Task statement: Pick out each line of the data below containing the word "that", and copy those lines.

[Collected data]
---*---

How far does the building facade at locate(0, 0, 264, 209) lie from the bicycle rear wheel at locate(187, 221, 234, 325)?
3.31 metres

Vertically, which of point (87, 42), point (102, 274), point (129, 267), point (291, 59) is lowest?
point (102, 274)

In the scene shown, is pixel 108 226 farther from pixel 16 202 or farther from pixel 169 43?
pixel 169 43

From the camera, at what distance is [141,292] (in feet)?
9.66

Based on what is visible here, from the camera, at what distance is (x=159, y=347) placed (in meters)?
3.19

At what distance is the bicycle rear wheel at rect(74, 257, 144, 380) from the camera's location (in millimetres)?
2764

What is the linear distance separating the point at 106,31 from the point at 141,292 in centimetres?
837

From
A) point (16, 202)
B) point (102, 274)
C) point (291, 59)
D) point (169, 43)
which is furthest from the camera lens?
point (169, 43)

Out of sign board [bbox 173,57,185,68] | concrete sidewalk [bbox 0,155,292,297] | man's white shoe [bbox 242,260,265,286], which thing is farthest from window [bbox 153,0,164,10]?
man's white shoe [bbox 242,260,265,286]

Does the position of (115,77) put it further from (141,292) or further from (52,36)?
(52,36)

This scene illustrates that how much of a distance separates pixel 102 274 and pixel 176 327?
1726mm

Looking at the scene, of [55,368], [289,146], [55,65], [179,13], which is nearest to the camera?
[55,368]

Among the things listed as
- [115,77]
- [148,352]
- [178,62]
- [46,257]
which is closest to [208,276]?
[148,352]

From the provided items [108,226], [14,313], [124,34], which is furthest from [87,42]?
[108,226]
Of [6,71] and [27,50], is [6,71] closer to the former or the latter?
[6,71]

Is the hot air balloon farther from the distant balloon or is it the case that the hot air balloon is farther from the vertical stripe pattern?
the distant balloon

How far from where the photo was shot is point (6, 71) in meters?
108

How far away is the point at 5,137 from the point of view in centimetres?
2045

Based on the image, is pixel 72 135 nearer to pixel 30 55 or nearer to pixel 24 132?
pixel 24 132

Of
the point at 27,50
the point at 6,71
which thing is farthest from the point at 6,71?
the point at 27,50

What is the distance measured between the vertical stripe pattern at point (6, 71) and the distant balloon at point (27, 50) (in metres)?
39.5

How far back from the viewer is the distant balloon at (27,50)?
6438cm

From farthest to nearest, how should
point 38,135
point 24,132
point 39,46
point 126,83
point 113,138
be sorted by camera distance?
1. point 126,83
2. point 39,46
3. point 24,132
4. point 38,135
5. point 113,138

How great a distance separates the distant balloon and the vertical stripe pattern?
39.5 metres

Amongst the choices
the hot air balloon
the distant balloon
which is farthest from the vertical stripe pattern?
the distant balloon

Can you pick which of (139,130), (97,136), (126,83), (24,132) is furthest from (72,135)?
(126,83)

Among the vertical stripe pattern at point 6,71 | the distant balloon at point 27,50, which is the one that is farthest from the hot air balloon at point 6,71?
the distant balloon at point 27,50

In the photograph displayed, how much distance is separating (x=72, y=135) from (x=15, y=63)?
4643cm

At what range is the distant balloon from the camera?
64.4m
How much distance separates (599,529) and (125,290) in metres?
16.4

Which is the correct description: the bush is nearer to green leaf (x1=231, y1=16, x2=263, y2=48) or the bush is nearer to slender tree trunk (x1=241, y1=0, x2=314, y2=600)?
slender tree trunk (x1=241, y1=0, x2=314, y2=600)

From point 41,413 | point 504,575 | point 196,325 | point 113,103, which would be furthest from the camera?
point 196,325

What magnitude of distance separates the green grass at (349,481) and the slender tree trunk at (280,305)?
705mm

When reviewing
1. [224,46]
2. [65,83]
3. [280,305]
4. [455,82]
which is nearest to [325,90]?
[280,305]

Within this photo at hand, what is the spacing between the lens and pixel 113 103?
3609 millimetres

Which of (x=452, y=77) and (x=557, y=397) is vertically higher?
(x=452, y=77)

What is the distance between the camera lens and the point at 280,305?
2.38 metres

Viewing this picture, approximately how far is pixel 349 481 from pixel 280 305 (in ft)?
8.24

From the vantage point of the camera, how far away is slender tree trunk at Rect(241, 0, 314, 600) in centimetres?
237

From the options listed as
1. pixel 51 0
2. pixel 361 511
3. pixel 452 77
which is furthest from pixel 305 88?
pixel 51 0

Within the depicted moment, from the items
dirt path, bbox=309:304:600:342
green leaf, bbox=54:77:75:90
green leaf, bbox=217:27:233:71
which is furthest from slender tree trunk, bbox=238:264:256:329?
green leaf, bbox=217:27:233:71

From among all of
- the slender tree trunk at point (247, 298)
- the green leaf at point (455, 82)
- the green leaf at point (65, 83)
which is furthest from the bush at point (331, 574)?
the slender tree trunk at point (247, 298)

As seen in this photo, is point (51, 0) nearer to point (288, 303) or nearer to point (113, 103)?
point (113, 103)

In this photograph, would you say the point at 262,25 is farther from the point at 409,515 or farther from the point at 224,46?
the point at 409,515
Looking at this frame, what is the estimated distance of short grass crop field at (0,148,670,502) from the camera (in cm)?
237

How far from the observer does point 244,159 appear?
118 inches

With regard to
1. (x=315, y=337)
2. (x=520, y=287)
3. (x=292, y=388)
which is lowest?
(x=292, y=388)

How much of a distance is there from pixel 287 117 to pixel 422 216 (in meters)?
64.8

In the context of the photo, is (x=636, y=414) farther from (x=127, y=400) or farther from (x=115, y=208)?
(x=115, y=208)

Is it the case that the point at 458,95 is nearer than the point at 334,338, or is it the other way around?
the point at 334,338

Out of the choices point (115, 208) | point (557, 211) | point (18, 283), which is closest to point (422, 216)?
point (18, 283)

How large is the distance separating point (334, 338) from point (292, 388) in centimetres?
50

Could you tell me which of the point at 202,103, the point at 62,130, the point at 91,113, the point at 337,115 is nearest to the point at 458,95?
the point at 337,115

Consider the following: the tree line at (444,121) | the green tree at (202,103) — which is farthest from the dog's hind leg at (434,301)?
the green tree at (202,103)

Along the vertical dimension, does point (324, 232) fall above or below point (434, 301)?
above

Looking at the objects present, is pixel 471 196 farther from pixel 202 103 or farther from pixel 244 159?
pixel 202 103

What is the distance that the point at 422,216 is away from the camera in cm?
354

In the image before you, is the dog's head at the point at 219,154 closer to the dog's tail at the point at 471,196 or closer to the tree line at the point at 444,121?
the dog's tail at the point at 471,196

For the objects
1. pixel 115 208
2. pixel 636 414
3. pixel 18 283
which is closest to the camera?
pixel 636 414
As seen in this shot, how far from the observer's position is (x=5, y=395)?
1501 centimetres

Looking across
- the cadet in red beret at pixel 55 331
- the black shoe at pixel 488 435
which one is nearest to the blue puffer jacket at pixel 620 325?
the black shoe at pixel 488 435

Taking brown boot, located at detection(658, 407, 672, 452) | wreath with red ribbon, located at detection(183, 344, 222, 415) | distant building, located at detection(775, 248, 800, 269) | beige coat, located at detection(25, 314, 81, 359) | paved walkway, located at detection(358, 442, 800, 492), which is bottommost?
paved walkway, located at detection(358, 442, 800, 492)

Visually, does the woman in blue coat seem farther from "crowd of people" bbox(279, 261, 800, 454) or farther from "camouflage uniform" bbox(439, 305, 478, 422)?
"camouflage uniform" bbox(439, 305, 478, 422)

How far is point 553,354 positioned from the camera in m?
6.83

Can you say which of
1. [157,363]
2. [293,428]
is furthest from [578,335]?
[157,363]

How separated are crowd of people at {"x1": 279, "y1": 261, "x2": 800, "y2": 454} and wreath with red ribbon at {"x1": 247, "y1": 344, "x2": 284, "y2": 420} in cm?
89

---*---

The reply:
This scene illustrates that how much of a distance separates pixel 102 274 and pixel 176 327?
Is the hot air balloon farther from the distant balloon or is it the case that the hot air balloon is farther from the vertical stripe pattern?
Among the vertical stripe pattern at point 6,71 | the distant balloon at point 27,50, which is the one that is farthest from the hot air balloon at point 6,71?
Is it the case that the point at 458,95 is nearer than the point at 334,338, or is it the other way around?
What is the distance that the point at 422,216 is away from the camera in cm?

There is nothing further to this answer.